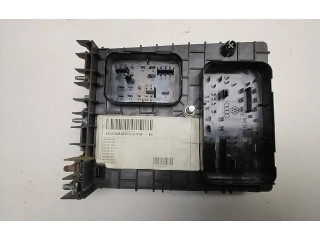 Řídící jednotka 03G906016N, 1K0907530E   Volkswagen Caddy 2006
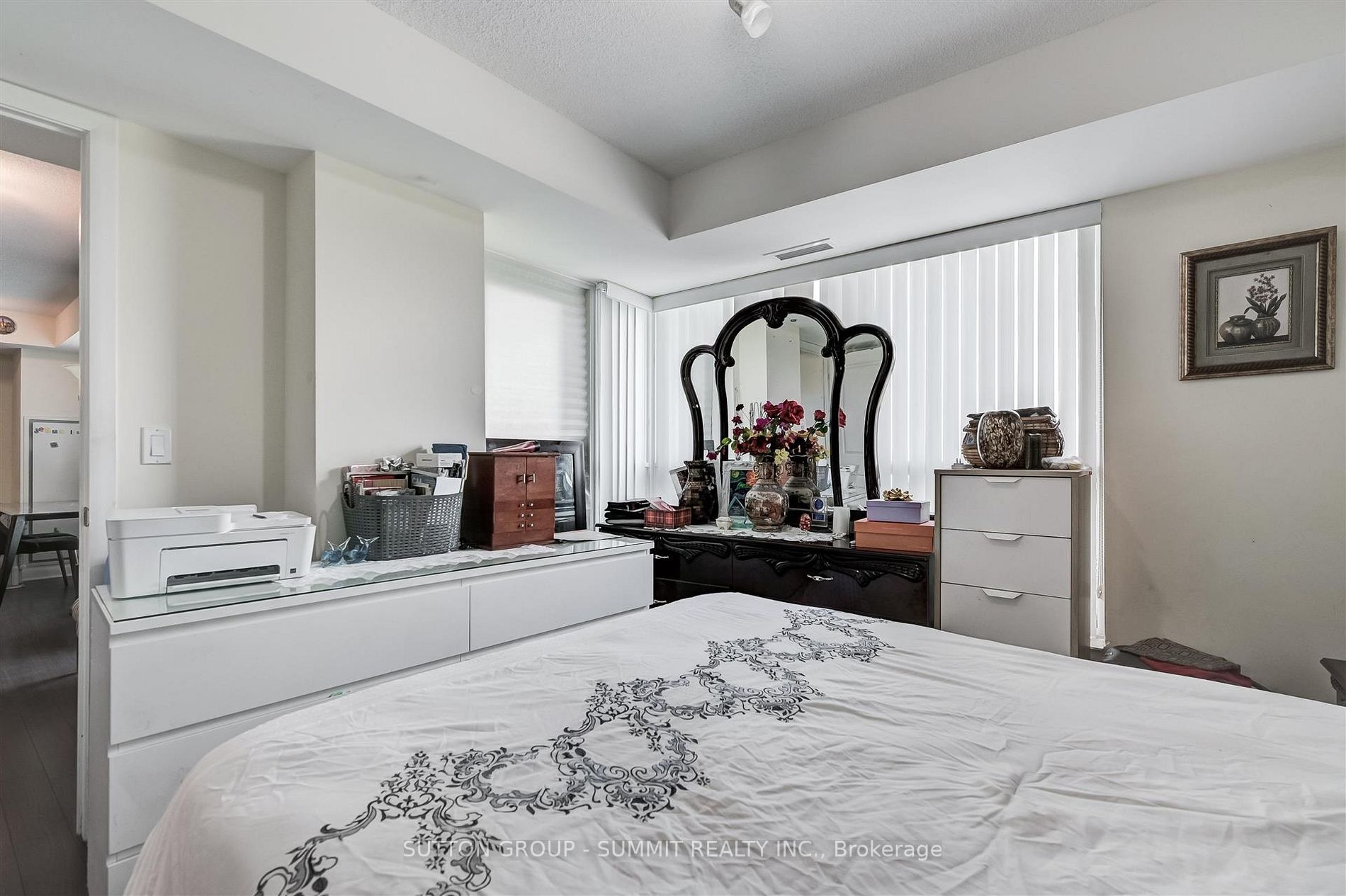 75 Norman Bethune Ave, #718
○ ○ ○ ○
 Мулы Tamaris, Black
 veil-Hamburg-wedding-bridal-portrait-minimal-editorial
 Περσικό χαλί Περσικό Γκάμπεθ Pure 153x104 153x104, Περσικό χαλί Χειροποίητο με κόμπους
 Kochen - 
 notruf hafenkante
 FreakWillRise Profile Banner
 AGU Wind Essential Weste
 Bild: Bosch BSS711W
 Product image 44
○ ○ ○ ○
*Problem details:* Above are some records. Output exactly the lines from the one that contains "Řídící jednotka 03G906016N, 1K0907530E" to the one that contains "75 Norman Bethune Ave, #718", keeping both, and omit the pictures.

*Solution to this problem:*
 Řídící jednotka 03G906016N, 1K0907530E   Volkswagen Caddy 2006
 75 Norman Bethune Ave, #718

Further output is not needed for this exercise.